Convert strings with different data units (MB,GB,TB) to byte

Hello!
i use grok to parse a log file with different data units, the fields are saved as strings, JSON example:

"totalserved": "4.4 MB",
"totalrequested": "4.4 MB",
"cacheserved": "4.4 MB",
"internetserved": "0 GB",
"peersserved": "4.5 GB"

Now i want them to be automatically recognized by elasticsearch as bytes (not MB or GB) and not as a string.
Is this possible?

I don't believe it's doable in elasticsearch today.
Could be a nice mapper to have like the date type mapper we have.

May I suggest that you open a feature request and see what the team answers?

Also you can probably build your own plugin to achieve that.

Better than that with elasticsearch 5.0 you'll be able to write an ingest plugin which can convert something like that in a value in bytes.

Thank you very much for your answer :slight_smile:

I am trying now to parse out the units for every field and then calculate the bytes into a new field. I am excited to see if it works!

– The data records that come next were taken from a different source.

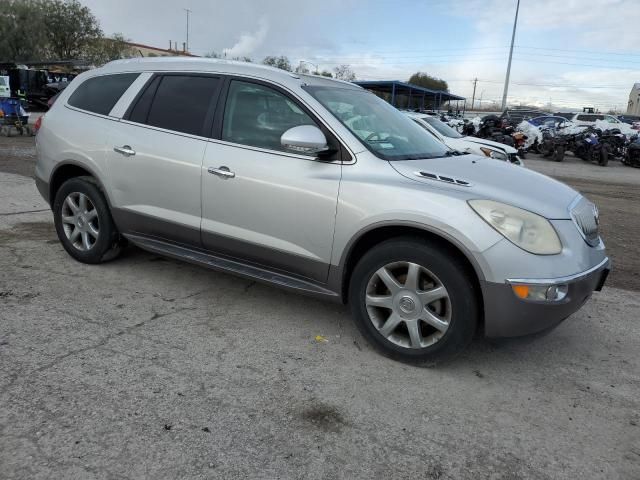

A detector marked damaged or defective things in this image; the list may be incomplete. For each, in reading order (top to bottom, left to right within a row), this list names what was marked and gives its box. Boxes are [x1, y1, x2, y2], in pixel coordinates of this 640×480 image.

cracked asphalt [1, 136, 640, 480]
damaged vehicle [35, 58, 608, 362]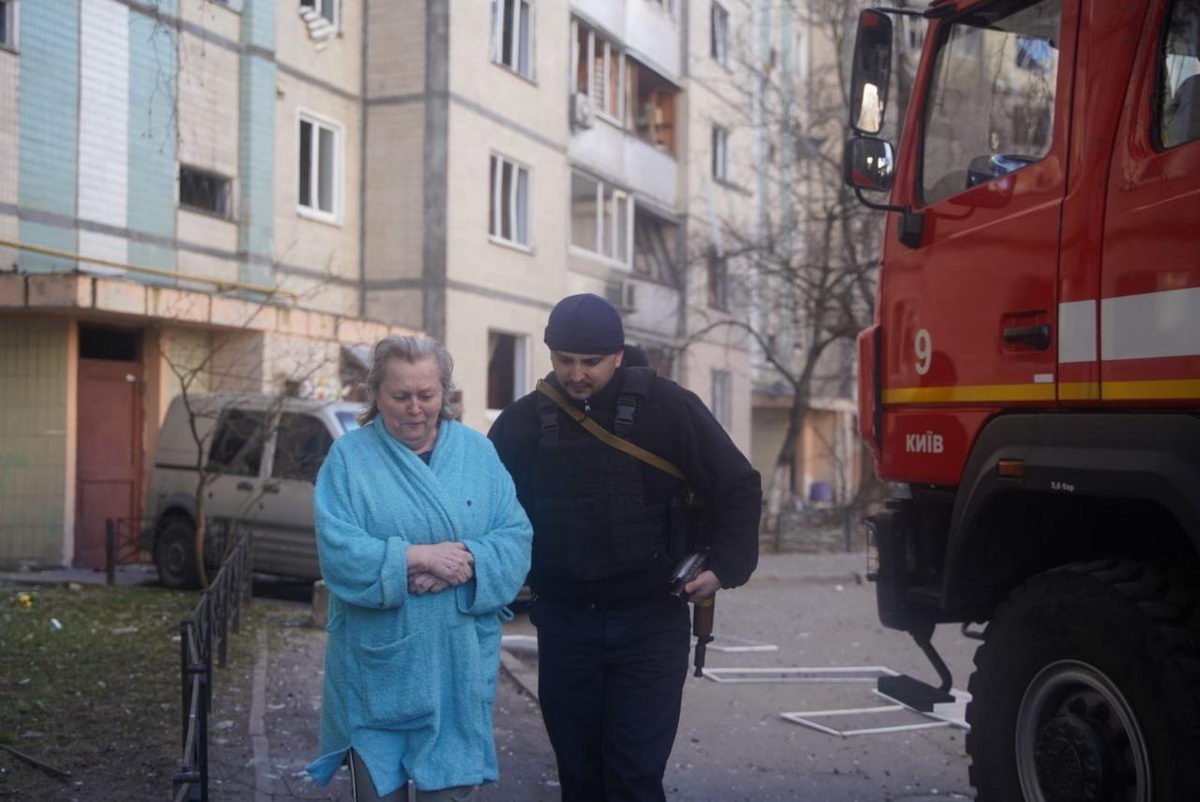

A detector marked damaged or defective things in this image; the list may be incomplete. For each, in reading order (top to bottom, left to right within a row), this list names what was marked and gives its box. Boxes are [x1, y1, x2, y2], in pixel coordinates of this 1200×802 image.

damaged apartment building [0, 1, 756, 568]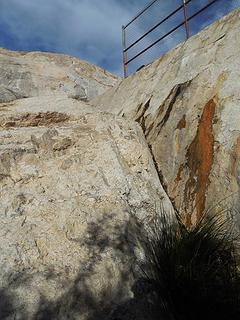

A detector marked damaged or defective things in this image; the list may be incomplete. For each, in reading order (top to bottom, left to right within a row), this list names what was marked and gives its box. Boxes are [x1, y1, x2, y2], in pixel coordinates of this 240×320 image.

rusty stain [184, 98, 216, 222]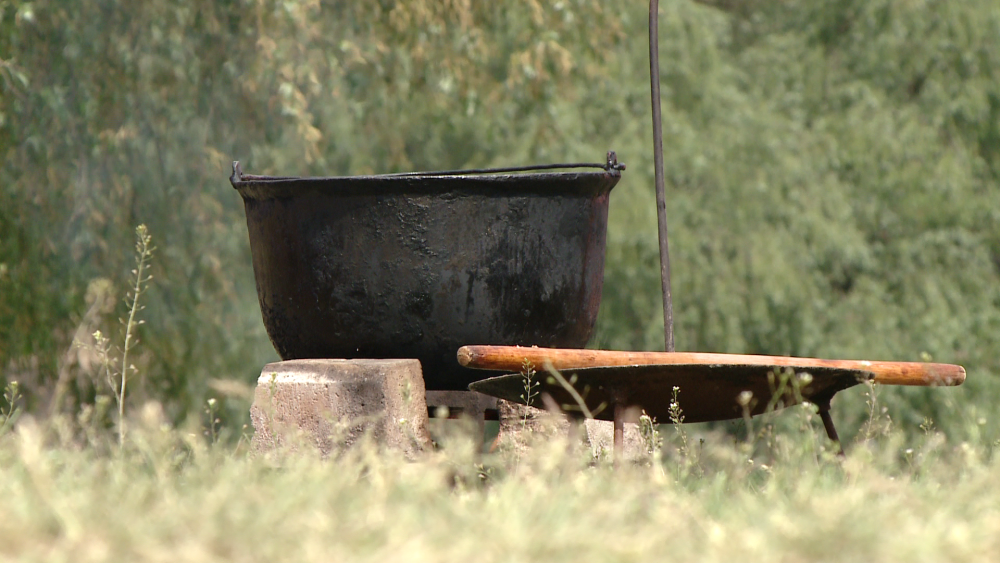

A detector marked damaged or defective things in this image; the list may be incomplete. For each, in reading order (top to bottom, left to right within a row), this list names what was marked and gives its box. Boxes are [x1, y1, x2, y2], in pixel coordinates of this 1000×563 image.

rusty metal [230, 155, 620, 392]
rusty metal [644, 0, 676, 352]
rusty metal [468, 366, 868, 424]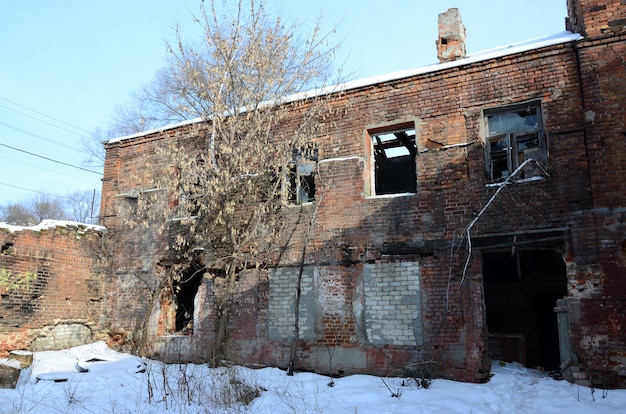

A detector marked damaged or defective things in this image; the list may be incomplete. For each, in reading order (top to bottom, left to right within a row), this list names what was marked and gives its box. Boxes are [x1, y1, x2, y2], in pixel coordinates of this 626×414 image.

broken roof edge [107, 30, 580, 146]
broken window frame [284, 145, 316, 205]
broken window [286, 145, 320, 205]
broken window frame [368, 121, 416, 196]
broken window [370, 123, 414, 196]
broken window [486, 102, 544, 180]
broken window frame [486, 102, 544, 181]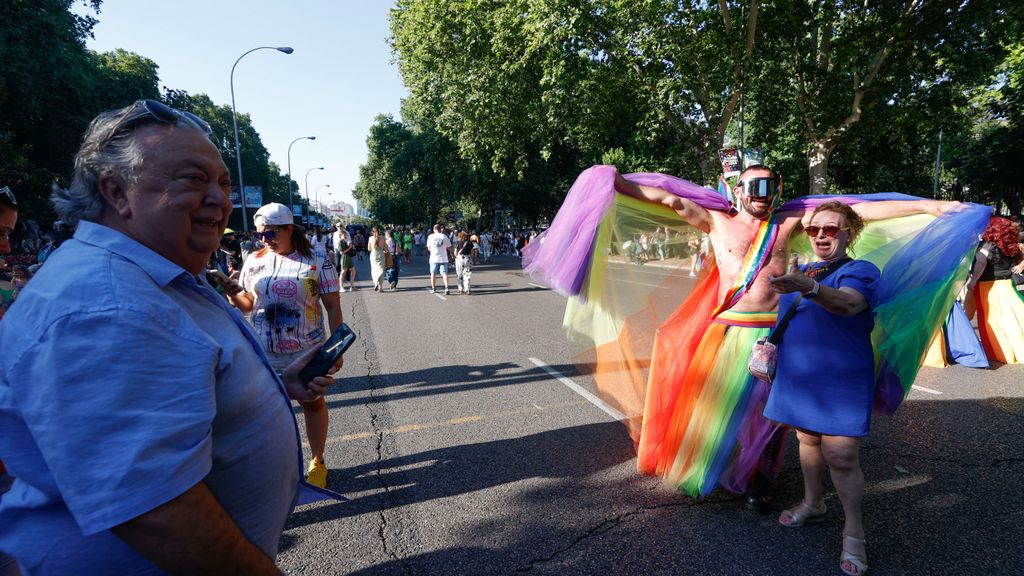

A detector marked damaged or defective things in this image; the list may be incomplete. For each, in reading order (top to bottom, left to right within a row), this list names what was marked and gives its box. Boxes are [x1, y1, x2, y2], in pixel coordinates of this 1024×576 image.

crack in asphalt [512, 496, 729, 569]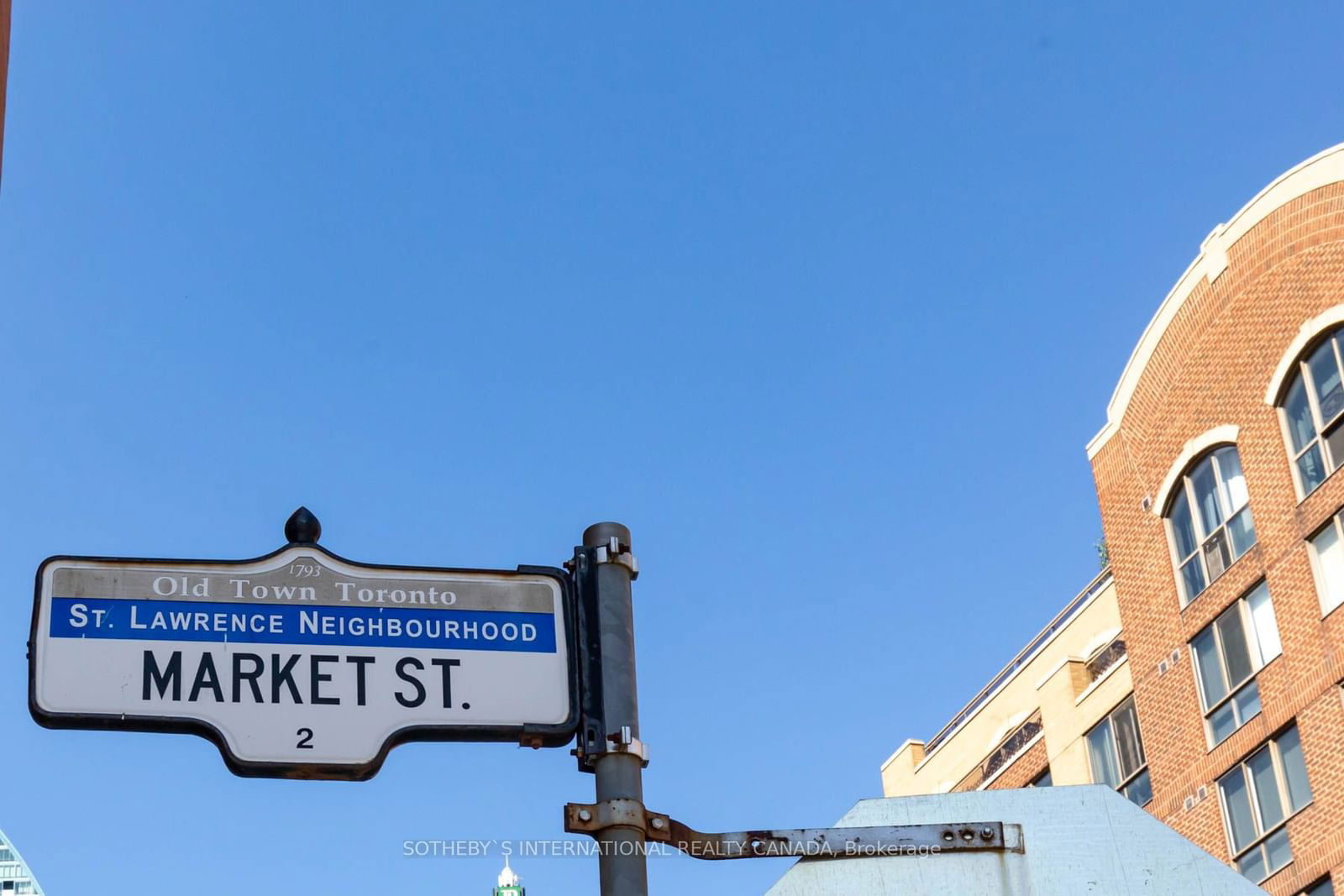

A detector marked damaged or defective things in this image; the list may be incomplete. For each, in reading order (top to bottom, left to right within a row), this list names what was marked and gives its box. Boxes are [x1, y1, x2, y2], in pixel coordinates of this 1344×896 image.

rusty metal arm [561, 800, 1021, 865]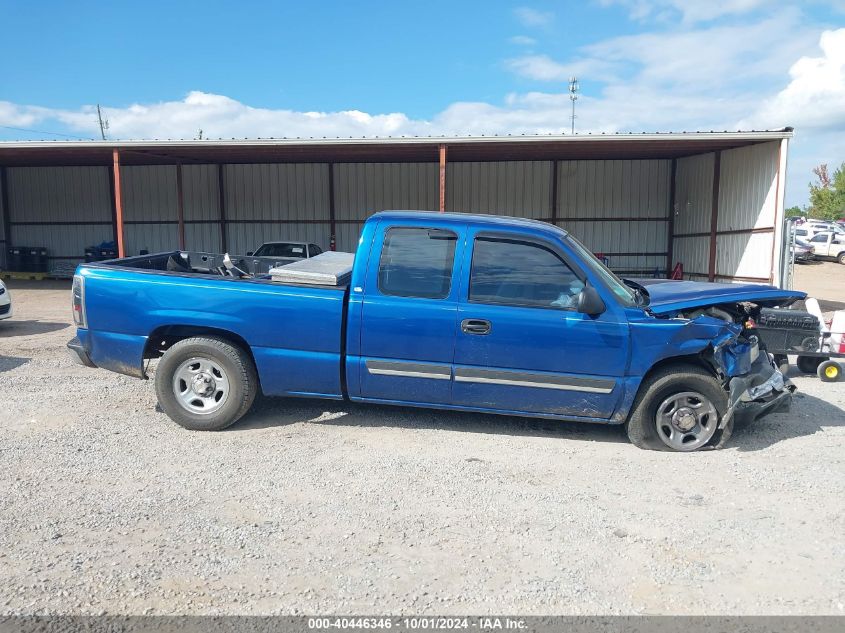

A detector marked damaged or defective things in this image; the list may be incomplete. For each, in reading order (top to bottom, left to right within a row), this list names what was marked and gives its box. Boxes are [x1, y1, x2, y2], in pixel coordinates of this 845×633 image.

damaged front end of truck [628, 280, 804, 430]
front bumper damage [720, 344, 792, 428]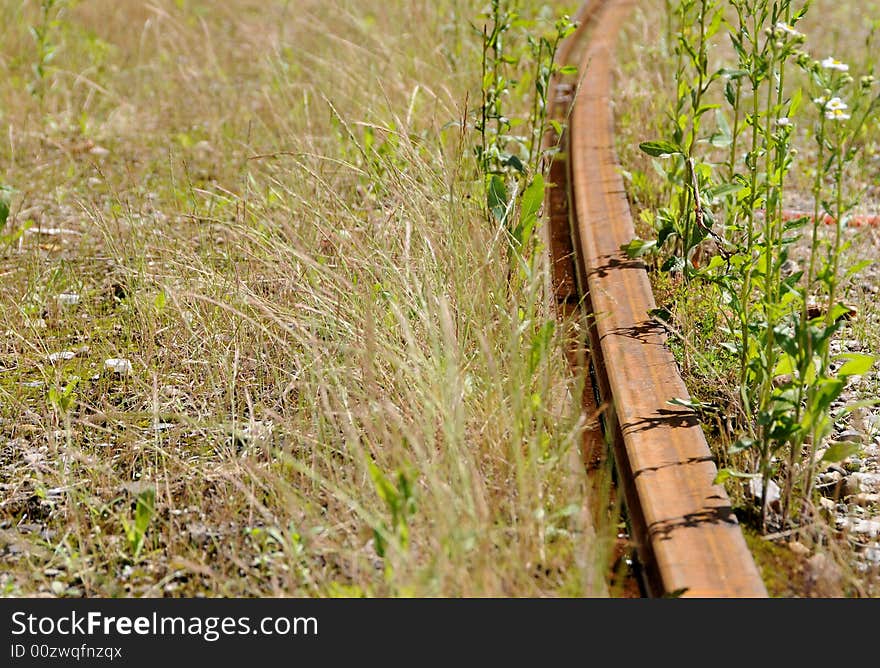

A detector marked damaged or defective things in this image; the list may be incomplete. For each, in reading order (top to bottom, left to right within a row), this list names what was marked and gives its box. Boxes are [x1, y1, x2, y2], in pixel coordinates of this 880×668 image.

rusty railway rail [548, 0, 768, 596]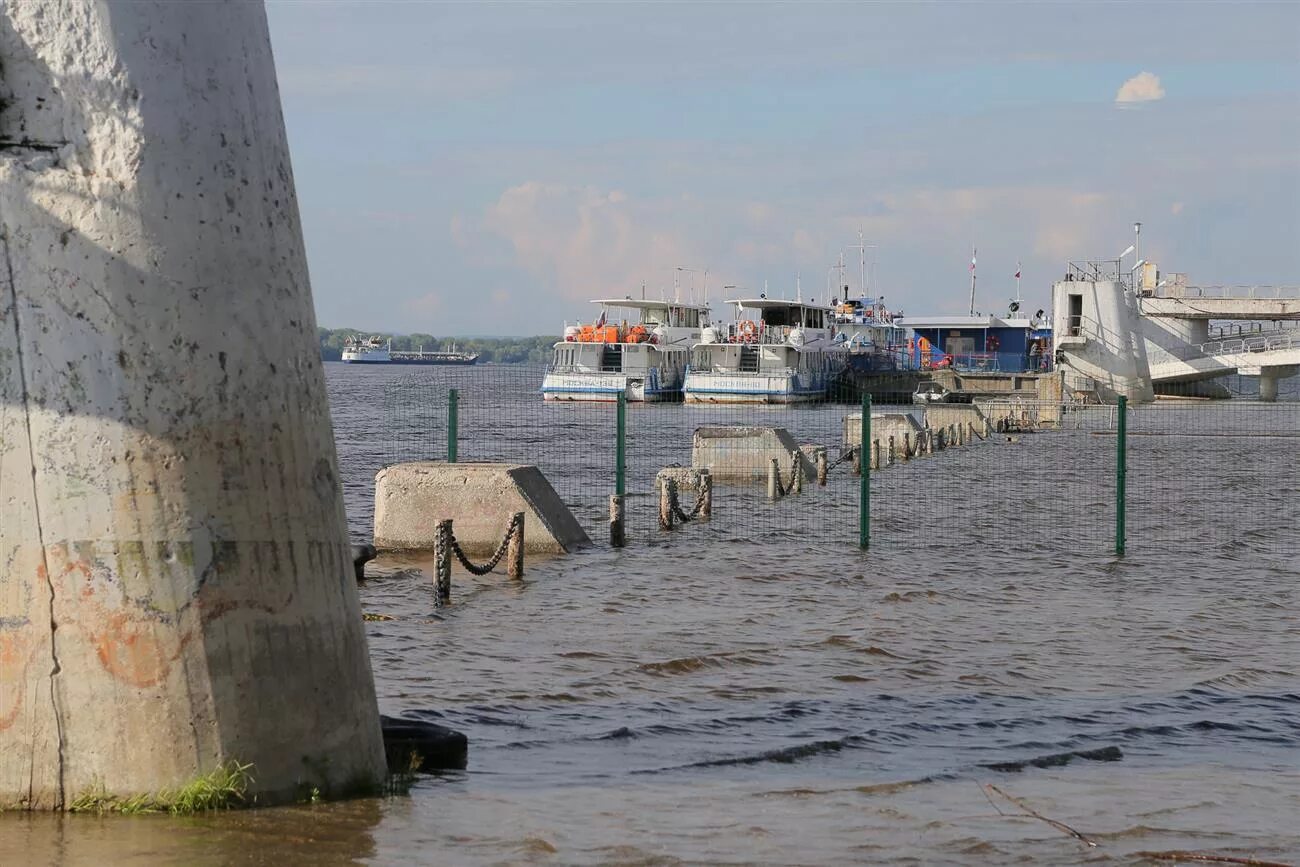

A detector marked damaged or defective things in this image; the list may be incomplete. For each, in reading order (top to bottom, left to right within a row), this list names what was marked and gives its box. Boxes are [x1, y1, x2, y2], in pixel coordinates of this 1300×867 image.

rusty metal post [434, 514, 454, 603]
rusty metal post [509, 512, 525, 579]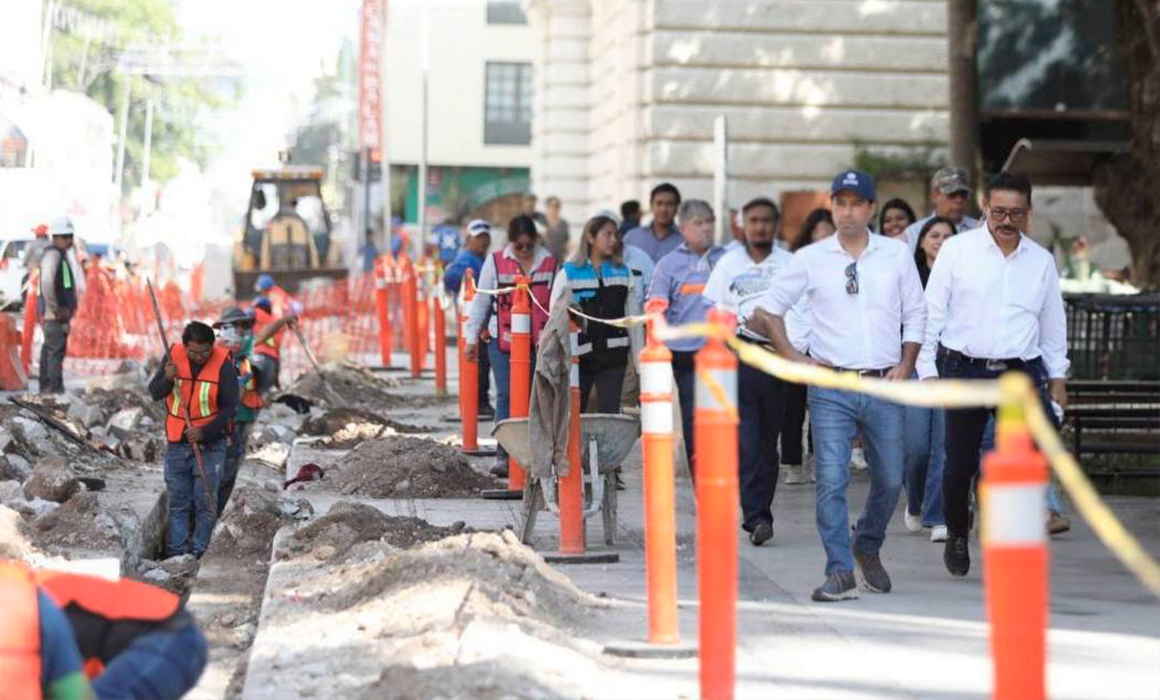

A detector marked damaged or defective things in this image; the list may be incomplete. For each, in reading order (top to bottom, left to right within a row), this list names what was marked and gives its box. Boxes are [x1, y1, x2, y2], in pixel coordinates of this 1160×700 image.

broken concrete chunk [11, 415, 47, 443]
broken concrete chunk [107, 406, 143, 431]
broken concrete chunk [23, 455, 80, 503]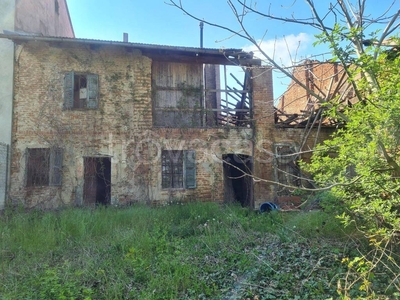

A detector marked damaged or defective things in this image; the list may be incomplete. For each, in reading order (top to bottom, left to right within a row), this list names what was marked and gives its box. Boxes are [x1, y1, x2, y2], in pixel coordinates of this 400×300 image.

broken window [64, 72, 99, 109]
broken window [152, 61, 252, 127]
broken window [25, 147, 63, 186]
broken window [161, 150, 195, 190]
broken window [276, 144, 300, 196]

ICU has a MeasureFormat http://icu-project.org/apiref/icu4j/com/ibm/icu/text/MeasureFormat.html
with a parse method.

This can work with http://icu-project.org/apiref/icu4j/com/ibm/icu/util/MeasureUnit.html#MEGABYTE and http://icu-project.org/apiref/icu4j/com/ibm/icu/util/MeasureUnit.html#GIGABYTE and much more.

I can add this as an analyzer / token filter to my ICU plugin at https://github.com/jprante/elasticsearch-icu

You could manage it in Logstash. Here's an example from something I did; your approach would have to vary slightly (might actually be easier, since this example is for strings with units appended without any whitespace.

# split the "store" into number, units prefix, and units base
    grok {
        # would like to put store_units_prefix and store_units_base in @metadata, too
        match => { "store" => "^%{BASE10NUM:[@metadata][store_number]:float}(?<store_units_prefix>[kKmMgGtT])(?<store_units_base>[b])$" }
    }
    mutate {
        add_field => {
            "[@metadata][store_units_prefix]" => "%{store_units_prefix}"
            "[@metadata][store_units_base]" => "%{store_units_base}"
        }
        remove_field => [ "store_units_prefix", "store_units_base" ]
    }
    if [@metadata][store_units_prefix] == "k" or [@metadata][store_units_prefix] == "K" {
        mutate { add_field => { "[@metadata][store_multiplier]" => 1024 } }
    } else if [@metadata][store_units_prefix] == "m" or [@metadata][store_units_prefix] == "M" {
        mutate { add_field => { "[@metadata][store_multiplier]" => 1048576 } }
    } else if [@metadata][store_units_prefix] == "g" or [@metadata][store_units_prefix] == "G" {
        mutate { add_field => { "[@metadata][store_multiplier]" => 1073741824 } }
    } else if [@metadata][store_units_prefix] == "t" or [@metadata][store_units_prefix] == "T" {
        mutate { add_field => { "[@metadata][store_multiplier]" => 1099511627776 } }
    }
# I don't know how to specify type in mutate.add_field, so I convert it
    mutate {
        convert => { "[@metadata][store_multiplier]" => "integer" }
    }
# create a new field with the size in bytes
    ruby {
        code => "event['store_size'] = event['@metadata']['store_number']*event['@metadata']['store_multiplier']"
    }

Thank you for sharing your configuration :slight_smile: This is exactly what i am
coding right now - glad to hear that This Works!